И тогда он отвернулся от меня. Он как будто ушел внутрь себя, погрузился в молчание, и я обратил внимание на то, как тихо в квартире, как тихо на улице, даже ветерок не колышет листву. Наконец тишину нарушили слова отца: «Люди не понимают, как трудно и больно иметь ребенка, пока у них не появится ребенок. Это кажется так просто, но на поверку каждый божий день ох как не прост».

Я не ответил. Говорил ли он обо мне? Или о Соне? Или о том другом ребенке, рожденном в далеком первом браке, той девочке по имени Вирджиния, о которой никто никогда не говорил?

Он продолжил: «Ты отдаешь им свою жизнь, ты бы отдал все, чтобы защитить их. Вот что такое иметь детей, Гидеон».

Я кивнул, но, поскольку он не смотрел в мою сторону, я счел нужным произнести: «Да». Что я хотел подтвердить своим «да», не знаю. Но я чувствовал, что должен сказать хоть что-то.

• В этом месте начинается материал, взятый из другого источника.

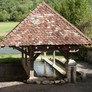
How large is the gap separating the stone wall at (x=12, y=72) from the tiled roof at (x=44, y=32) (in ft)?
8.63

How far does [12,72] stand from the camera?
22500 mm

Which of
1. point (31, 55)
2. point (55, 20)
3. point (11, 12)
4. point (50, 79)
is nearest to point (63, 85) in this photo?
point (50, 79)

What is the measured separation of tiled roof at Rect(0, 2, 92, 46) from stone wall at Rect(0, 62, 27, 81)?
2.63 metres

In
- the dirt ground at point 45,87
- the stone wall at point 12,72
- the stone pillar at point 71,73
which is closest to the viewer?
the dirt ground at point 45,87

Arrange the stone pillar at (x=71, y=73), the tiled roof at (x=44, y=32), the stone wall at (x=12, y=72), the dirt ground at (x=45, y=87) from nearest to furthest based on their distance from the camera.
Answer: the dirt ground at (x=45, y=87)
the tiled roof at (x=44, y=32)
the stone pillar at (x=71, y=73)
the stone wall at (x=12, y=72)

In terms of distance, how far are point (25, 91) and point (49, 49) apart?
325 cm

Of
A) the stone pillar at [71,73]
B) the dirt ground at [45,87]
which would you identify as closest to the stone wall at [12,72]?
the dirt ground at [45,87]

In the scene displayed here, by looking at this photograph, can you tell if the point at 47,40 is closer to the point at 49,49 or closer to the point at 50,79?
the point at 49,49

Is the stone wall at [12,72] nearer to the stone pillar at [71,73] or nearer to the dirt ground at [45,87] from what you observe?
the dirt ground at [45,87]

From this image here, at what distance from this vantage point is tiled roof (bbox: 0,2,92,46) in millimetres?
18656

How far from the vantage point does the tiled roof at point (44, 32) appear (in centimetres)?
1866

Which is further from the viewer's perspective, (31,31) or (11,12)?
(11,12)

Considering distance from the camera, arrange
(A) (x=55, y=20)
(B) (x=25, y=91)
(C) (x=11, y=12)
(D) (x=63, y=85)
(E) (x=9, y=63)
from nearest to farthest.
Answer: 1. (B) (x=25, y=91)
2. (D) (x=63, y=85)
3. (A) (x=55, y=20)
4. (E) (x=9, y=63)
5. (C) (x=11, y=12)

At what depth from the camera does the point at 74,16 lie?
122 feet
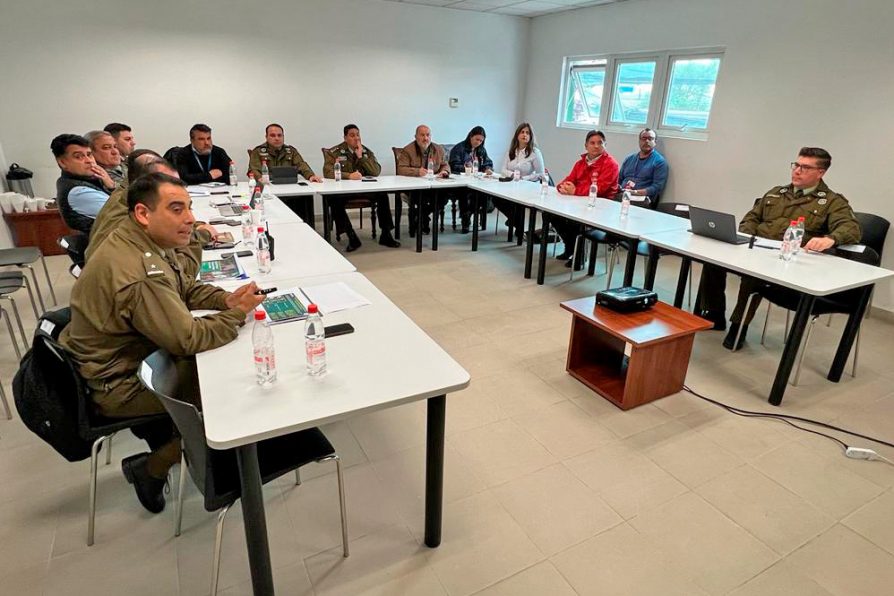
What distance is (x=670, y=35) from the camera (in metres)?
5.47

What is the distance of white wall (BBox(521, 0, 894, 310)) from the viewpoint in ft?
12.9

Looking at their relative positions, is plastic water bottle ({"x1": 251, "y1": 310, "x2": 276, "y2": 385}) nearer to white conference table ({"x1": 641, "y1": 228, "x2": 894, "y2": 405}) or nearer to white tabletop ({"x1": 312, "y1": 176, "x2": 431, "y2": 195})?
white conference table ({"x1": 641, "y1": 228, "x2": 894, "y2": 405})

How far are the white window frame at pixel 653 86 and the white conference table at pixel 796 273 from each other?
2733mm

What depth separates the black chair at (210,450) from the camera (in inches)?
51.5

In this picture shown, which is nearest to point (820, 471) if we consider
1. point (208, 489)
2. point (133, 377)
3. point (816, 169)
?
point (816, 169)

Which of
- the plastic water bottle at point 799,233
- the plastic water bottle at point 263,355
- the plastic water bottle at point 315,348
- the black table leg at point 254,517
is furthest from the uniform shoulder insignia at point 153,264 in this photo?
the plastic water bottle at point 799,233

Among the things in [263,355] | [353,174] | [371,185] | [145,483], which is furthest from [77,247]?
[353,174]

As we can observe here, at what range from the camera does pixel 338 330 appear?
1.83 m

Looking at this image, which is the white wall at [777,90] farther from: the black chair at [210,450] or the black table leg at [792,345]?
the black chair at [210,450]

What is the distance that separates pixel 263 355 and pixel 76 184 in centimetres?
262

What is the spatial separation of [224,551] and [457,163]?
205 inches

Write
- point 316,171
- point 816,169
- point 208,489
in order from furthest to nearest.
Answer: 1. point 316,171
2. point 816,169
3. point 208,489

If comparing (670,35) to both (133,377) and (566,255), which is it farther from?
(133,377)

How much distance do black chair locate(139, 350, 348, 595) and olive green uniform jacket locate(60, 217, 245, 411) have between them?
0.33ft
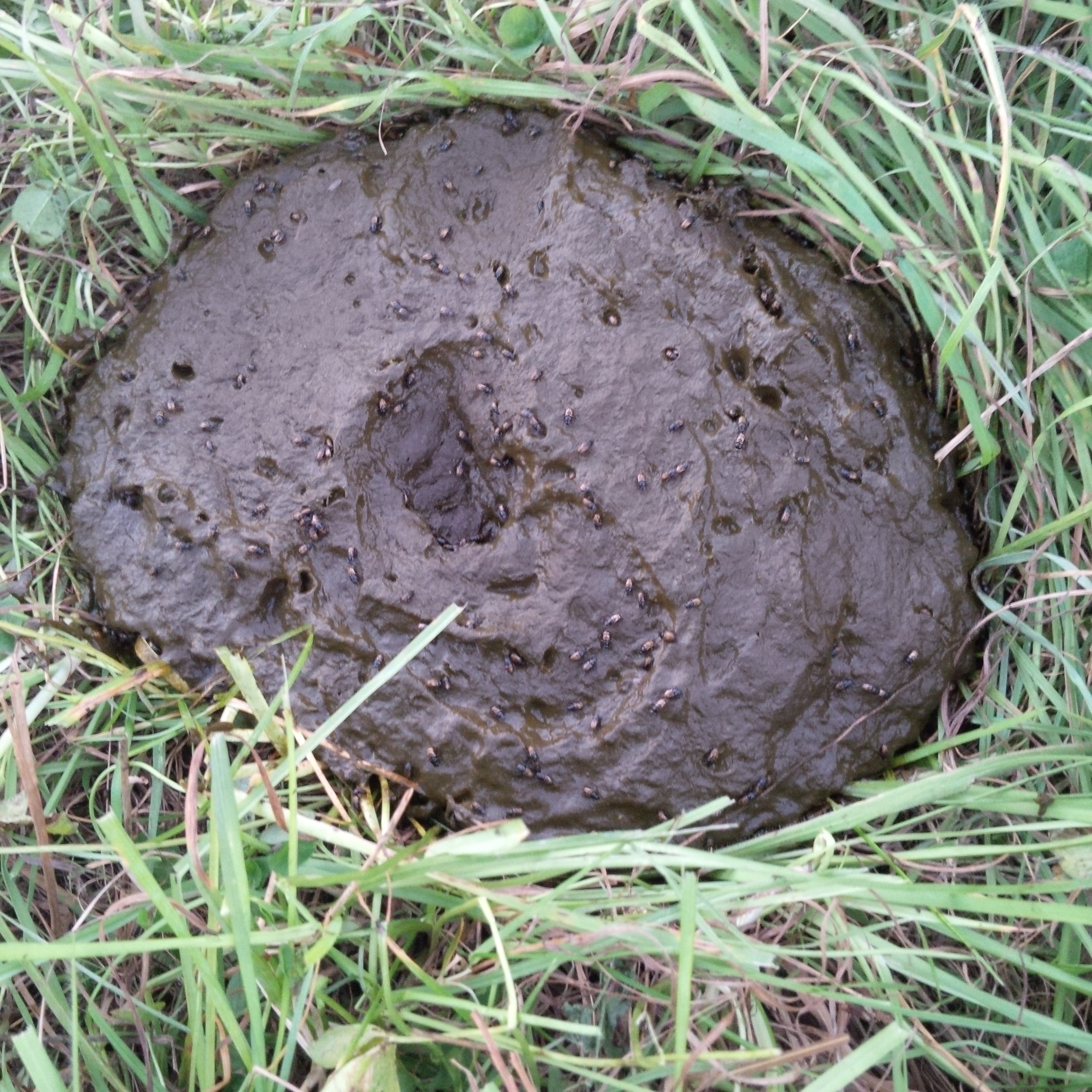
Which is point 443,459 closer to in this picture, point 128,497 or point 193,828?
point 128,497

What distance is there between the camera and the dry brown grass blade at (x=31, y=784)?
8.90ft

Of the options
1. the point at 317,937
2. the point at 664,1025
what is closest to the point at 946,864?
the point at 664,1025

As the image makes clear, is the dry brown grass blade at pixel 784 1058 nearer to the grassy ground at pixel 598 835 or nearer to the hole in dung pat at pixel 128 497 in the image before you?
the grassy ground at pixel 598 835

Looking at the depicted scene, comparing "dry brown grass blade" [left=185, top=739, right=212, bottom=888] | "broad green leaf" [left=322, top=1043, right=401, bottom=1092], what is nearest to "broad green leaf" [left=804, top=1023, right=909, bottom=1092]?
"broad green leaf" [left=322, top=1043, right=401, bottom=1092]

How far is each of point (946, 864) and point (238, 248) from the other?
296 cm

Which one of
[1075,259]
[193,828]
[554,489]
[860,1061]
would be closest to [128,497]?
[193,828]

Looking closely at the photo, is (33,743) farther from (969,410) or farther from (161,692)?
(969,410)

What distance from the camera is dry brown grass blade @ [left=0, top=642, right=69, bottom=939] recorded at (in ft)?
8.90

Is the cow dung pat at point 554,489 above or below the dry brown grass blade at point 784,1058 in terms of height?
above

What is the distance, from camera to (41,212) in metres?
3.06

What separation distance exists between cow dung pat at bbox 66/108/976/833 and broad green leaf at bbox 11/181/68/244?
0.59 meters

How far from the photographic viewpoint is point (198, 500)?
9.71 feet

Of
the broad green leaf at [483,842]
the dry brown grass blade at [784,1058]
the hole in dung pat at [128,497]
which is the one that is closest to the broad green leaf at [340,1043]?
the broad green leaf at [483,842]

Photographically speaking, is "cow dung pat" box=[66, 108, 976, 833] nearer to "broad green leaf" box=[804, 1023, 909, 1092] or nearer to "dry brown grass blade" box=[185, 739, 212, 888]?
"dry brown grass blade" box=[185, 739, 212, 888]
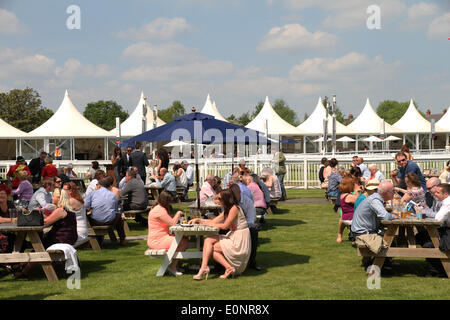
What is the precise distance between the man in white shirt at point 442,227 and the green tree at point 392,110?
109 metres

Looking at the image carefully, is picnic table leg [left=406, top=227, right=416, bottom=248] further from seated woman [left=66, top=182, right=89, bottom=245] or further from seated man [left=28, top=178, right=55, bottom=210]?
seated man [left=28, top=178, right=55, bottom=210]

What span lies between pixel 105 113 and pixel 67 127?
209 ft

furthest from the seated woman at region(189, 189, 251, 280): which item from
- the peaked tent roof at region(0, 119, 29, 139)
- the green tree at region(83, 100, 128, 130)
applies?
the green tree at region(83, 100, 128, 130)

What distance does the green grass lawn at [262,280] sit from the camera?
594cm

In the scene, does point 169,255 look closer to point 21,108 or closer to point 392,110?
point 21,108

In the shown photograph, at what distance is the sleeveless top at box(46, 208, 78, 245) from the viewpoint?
23.3 ft

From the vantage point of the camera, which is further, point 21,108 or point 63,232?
point 21,108

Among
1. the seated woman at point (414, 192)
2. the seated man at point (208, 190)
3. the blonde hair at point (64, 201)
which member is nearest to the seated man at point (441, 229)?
the seated woman at point (414, 192)

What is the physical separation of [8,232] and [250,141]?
5895mm

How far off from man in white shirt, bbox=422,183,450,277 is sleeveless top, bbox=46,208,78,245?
4.68m

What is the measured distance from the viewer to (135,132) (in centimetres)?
3866

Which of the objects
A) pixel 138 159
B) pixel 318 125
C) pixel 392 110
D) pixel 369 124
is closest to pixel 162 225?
pixel 138 159

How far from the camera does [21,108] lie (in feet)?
196
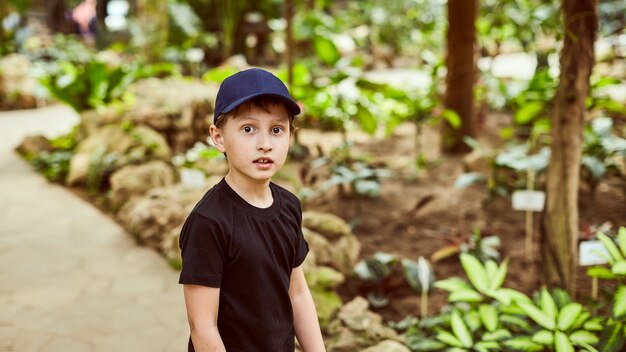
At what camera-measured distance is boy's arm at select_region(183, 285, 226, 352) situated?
46.4 inches

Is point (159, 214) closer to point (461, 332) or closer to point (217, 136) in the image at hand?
point (461, 332)

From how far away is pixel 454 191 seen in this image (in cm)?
456

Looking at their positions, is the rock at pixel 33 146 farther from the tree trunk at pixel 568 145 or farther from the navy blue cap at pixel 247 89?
the navy blue cap at pixel 247 89

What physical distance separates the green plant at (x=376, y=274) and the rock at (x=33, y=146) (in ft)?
13.8

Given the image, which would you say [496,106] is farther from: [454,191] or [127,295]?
[127,295]

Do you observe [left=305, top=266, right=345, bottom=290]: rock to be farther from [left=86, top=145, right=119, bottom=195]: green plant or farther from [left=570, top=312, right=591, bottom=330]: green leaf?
[left=86, top=145, right=119, bottom=195]: green plant

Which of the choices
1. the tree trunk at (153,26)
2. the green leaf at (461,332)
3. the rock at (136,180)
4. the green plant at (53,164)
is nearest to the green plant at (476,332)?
the green leaf at (461,332)

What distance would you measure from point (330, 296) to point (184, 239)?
5.93 feet

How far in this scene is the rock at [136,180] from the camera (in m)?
4.41

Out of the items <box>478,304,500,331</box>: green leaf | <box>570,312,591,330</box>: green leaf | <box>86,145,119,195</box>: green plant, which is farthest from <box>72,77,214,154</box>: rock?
<box>570,312,591,330</box>: green leaf

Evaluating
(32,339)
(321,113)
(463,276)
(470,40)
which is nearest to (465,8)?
(470,40)

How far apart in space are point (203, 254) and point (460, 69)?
4628 millimetres

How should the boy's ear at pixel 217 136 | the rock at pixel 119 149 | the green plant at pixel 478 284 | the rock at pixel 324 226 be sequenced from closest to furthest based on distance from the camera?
the boy's ear at pixel 217 136 → the green plant at pixel 478 284 → the rock at pixel 324 226 → the rock at pixel 119 149

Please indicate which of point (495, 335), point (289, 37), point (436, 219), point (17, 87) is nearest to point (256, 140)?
point (495, 335)
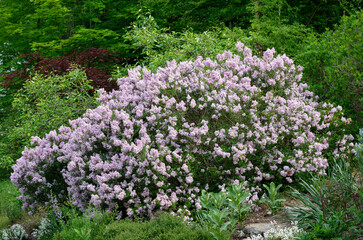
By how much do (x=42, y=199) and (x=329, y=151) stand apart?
15.1 ft

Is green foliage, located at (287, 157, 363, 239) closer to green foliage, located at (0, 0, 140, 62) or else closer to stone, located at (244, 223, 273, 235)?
stone, located at (244, 223, 273, 235)

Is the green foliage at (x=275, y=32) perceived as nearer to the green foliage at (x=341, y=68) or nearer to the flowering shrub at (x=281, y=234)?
the green foliage at (x=341, y=68)

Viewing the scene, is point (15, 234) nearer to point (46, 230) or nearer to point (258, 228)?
point (46, 230)

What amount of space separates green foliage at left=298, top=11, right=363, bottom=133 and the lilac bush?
0.37 metres

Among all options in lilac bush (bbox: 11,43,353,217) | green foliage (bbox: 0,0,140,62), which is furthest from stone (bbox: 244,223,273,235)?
green foliage (bbox: 0,0,140,62)

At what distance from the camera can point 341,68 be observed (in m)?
5.87

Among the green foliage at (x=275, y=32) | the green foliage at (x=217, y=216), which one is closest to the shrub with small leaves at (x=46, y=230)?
the green foliage at (x=217, y=216)

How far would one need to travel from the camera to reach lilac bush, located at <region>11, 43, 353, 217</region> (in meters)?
4.71

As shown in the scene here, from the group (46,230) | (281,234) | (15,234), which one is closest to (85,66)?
(15,234)

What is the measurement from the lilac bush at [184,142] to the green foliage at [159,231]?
72 centimetres

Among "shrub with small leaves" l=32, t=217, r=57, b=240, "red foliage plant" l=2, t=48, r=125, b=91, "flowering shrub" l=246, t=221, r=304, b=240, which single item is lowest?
"shrub with small leaves" l=32, t=217, r=57, b=240

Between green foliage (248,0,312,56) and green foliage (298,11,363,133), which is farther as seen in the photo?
green foliage (248,0,312,56)

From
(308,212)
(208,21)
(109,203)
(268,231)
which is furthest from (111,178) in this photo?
(208,21)

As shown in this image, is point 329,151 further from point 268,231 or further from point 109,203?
point 109,203
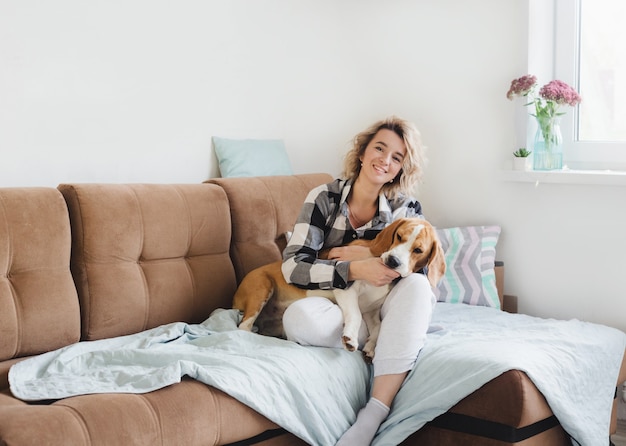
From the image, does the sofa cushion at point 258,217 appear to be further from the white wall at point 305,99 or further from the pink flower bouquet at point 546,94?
the pink flower bouquet at point 546,94

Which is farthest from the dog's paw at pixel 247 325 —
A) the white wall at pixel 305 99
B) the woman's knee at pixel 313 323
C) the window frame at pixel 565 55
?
the window frame at pixel 565 55

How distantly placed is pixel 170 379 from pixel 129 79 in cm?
133

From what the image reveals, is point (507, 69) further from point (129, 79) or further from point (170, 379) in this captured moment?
point (170, 379)

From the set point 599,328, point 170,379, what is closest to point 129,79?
point 170,379

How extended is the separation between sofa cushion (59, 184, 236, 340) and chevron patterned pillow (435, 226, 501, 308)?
35.7 inches

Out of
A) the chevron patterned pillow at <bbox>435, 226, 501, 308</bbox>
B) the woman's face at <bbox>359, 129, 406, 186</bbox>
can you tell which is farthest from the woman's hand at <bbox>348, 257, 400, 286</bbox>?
the chevron patterned pillow at <bbox>435, 226, 501, 308</bbox>

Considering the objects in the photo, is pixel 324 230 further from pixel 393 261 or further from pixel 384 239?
pixel 393 261

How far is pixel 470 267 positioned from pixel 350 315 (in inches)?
36.1

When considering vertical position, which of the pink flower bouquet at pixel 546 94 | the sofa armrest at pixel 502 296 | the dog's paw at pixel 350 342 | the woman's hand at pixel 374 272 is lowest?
the sofa armrest at pixel 502 296

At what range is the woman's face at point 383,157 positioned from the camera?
2590mm

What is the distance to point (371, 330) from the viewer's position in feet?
8.03

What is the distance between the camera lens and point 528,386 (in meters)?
2.08

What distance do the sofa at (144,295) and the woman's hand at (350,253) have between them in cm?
39

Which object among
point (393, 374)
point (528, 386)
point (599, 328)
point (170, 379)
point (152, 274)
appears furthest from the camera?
point (599, 328)
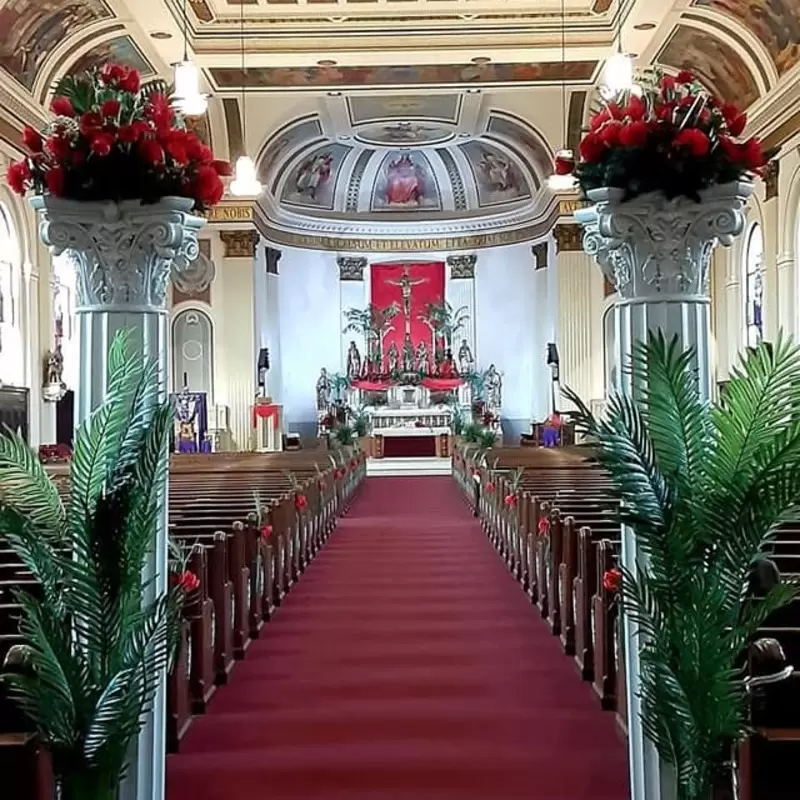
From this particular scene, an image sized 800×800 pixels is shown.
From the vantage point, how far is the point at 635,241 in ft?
9.82

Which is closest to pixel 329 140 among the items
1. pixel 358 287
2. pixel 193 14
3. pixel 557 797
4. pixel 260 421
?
pixel 358 287

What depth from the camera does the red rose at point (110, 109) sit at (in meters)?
2.93

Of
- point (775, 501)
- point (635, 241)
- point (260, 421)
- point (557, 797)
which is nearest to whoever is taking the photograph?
point (775, 501)

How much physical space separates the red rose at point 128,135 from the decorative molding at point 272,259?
62.1 ft

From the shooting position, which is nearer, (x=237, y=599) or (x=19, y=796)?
Answer: (x=19, y=796)

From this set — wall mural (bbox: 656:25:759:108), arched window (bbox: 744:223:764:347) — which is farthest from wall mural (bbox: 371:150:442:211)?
arched window (bbox: 744:223:764:347)

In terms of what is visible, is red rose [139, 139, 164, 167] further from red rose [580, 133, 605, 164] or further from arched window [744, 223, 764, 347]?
arched window [744, 223, 764, 347]

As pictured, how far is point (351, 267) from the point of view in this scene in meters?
23.8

Этого, похоже, оказалось достаточно. Папа заговорил снова: «Иногда ты не справляешься. Ты не думаешь, что такое может случиться. Тебе такое и в голову не могло прийти. Но это случается. Она появляется ниоткуда и застигает тебя врасплох, и не успеешь остановиться, не успеешь даже отреагировать, пусть глупо и бессмысленно, а она уже взяла над тобой верх. Она, неудача». Он поднял на меня глаза, и взгляд его был полон такой боли, что мне захотелось забрать все свои слова и поступки обратно, лишь бы не причинять ему эти страдания. Разве недостаточно пришлось ему испытать в детстве, юности и во взрослые годы, прошедшие под тиранией отца, чье нездоровье истощало терпение и опустошало запасы преданности? Неужели теперь ему предстояло взвалить на плечи хлопоты о сыне, пошедшем той же дорогой, что и дед? Я хотел взять свои слова обратно. Я хотел пощадить его. Но еще сильнее я хотел вернуть свою музыку. Поэтому я ничего не сказал. Я позволил молчанию лечь между нами, как брошенная перчатка. И когда отец больше не смог выносить вида этой незримой перчатки, он поднял ее.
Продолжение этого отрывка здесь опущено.